The defining nature of all these distractions is that they give you a false sense of progress. You feel like you are doing something important and moving forward but in reality, you are not. This is precisely why these distractions are fatal.
Seeking Attention: Many founders spend a disproportionate amount of time pursuing attention in the form of speaking engagement, fame, social media celebrityhood, which, in most instances, turn into liabilities than advantages for the founders and their businesses.
Early-stage businesses need attention. But that is rarely from the wider community or the generic media, and most often from the customers and industry-focused media outlets. And the best approach to getting attention from customers is through building a winning product and reaching out to customers. In most instances, these two works, getting fame and attention, and attracting customers are two different things and take different kinds of work.
There are many downsides to seeking fame and attention. And rarely any upside. One, every fame you seek needs work. Anything you choose to do is often a tradeoff that you have chosen not to do something else. For example, if you are seeking to spend time speaking in events, it means you are not spending enough time building your product or making cold calls to potential customers. It is excellent if the two converge and your speaking gigs bring you customers. But often these two rarely come together. As a result, when you are running after fame, you are not doing enough work to validate your product or collect enough customers.
In startups, time is of essence. Every minute you spend in areas other than building your business is a distraction.
Chasing vanity metrics: For early-stage companies, priorities and metrics are straightforward.

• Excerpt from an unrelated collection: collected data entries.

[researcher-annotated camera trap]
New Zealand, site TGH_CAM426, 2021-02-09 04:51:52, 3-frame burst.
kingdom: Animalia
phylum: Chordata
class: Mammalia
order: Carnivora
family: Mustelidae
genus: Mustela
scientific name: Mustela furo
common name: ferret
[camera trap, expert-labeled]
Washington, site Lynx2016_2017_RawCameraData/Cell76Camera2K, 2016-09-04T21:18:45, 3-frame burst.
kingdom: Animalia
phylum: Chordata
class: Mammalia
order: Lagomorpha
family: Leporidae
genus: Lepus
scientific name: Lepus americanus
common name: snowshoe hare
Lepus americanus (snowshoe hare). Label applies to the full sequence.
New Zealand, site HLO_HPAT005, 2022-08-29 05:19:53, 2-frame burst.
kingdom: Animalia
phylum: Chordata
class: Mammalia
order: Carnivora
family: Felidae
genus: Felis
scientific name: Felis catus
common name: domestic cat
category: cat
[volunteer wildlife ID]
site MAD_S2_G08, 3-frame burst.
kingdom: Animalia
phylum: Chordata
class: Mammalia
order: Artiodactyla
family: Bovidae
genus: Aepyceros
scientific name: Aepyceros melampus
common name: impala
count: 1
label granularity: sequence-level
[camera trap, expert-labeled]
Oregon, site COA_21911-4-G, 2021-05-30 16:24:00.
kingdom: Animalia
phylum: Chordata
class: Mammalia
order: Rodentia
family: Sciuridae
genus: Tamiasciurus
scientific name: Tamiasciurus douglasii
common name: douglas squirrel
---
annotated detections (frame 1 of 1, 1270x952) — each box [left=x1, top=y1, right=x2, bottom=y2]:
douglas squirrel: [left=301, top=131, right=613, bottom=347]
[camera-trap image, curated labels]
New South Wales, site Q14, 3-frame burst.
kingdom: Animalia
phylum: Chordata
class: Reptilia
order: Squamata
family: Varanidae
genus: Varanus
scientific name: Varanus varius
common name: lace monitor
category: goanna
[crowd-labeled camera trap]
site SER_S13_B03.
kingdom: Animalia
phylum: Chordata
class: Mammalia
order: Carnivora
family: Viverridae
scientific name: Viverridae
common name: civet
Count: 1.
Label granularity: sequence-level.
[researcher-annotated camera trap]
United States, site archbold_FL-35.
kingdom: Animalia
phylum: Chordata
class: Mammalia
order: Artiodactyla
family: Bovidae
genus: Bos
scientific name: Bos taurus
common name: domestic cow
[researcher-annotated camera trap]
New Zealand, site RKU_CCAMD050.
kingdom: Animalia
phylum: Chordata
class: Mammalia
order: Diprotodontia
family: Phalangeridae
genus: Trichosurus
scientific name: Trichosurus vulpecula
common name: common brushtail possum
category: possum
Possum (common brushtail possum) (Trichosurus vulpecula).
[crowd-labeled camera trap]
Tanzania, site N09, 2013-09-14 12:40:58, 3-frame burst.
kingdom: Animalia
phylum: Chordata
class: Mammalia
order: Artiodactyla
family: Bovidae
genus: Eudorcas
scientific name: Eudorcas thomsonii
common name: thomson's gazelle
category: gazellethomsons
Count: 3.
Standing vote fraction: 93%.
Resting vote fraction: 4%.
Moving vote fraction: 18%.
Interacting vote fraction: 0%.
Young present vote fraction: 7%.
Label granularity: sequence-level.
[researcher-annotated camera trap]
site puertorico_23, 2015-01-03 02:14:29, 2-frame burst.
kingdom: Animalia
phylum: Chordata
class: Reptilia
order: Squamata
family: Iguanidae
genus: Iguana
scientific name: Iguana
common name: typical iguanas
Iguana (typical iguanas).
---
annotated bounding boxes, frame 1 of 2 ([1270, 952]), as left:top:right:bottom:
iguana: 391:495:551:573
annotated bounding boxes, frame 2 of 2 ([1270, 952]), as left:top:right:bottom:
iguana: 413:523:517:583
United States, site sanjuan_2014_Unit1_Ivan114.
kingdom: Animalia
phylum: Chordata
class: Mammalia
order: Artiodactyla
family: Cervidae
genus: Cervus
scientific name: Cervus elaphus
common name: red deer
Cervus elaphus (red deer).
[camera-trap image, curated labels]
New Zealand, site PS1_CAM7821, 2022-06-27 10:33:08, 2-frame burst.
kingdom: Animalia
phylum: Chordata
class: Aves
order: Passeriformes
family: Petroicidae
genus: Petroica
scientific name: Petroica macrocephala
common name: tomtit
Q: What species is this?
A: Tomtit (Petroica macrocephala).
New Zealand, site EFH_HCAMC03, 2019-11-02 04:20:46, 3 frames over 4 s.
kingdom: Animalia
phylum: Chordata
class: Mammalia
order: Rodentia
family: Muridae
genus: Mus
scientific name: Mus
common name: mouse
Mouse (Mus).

Find the product-market fit. Acquire early customers. Grow your business and so on. But some of these metrics are hard. They take time to achieve. In most of these areas, progress comes slowly. It takes months of work before you get to a point where you could see some visible results. For most founders, waiting this long is hard. Hence they look for easier goals and quicker results. Media coverage, building a personal brand, designing a great website, tweaking the product and it can take many names but the defining characteristic is the same: finding meaning in chasing metrics that don’t take you forward but offer quick results and momentary satisfaction. This is fatal because while it offers a false sense of progress, in reality, you are not making any progress. And by the time you know you were basically wasting time, it could be too late to correct. It is often fatal.
Next big opportunity or premature expansion: This is one of the classic distractions many founders face and often come in the form of a necessary evil. It usually comes in the form of a rescue. You started with a product that is growing but not as fast as you expect it to grow. On the other hand, you have pressure from investors and stakeholders to grow faster or you want to/need to raise money and you need numbers and size to attract interest. All these culminate into you pursuing some other opportunities in related verticals instead of focusing on your existing business and trying to solve your growth problem. Expand to some new product lines or areas of growth. This is often a distraction that comes from a subconscious bias that the other verticals might offer easier and quicker gains. This is often a distraction that leads to waste and unnecessary failures. It is costly as well. In most instances, startups eventually give up on these pursuits and they seldom generate meaningful results other than costing you both money and time. When going gets tough, it is easy to get distracted. But often the solution lies in staying focused and doubling down on doing the right thing.
Perfection: Many founders spend an unnecessary amount of time tweaking a product or service and delay the launch for no good reason. Often they chase some imaginary ideals instead of launching a product early to the market. It kills time and resources and holds you back from getting real feedback from the market and eventually product-market fit. The underlying reason for chasing perfection when building a product is often an outcome of unnecessary fear. Instead what founders should do is that they should launch early. Launch as quickly as possible and then collect feedback from the market, iterate, and grow.
These are some of the many distractions that founders face. The defining nature of all these distractions is that they give you a false sense of progress. You feel like you are doing something important and moving forward but in reality, you are not. This is precisely why these distractions are fatal.
Your job as a founder is set when you're in your early days. You work hard to build a great product. Then to find a product-market fit. Then to acquire customers. Then to raise money, if you intend to raise money. Apart from these few tasks, most others are distractions and a waste of time. They not only make you waste precious time on trivial and unproductive work but also give you a false sense of progress that can make it hard to stop and get back to real work.
So as a founder, you should always be vigilant and wary of distractions. The pay for getting distracted always comes and they are costly. Often it is a matter of time. Sometimes you pay the price in the medium to long-term time frame. In other instances, the results take no time to come.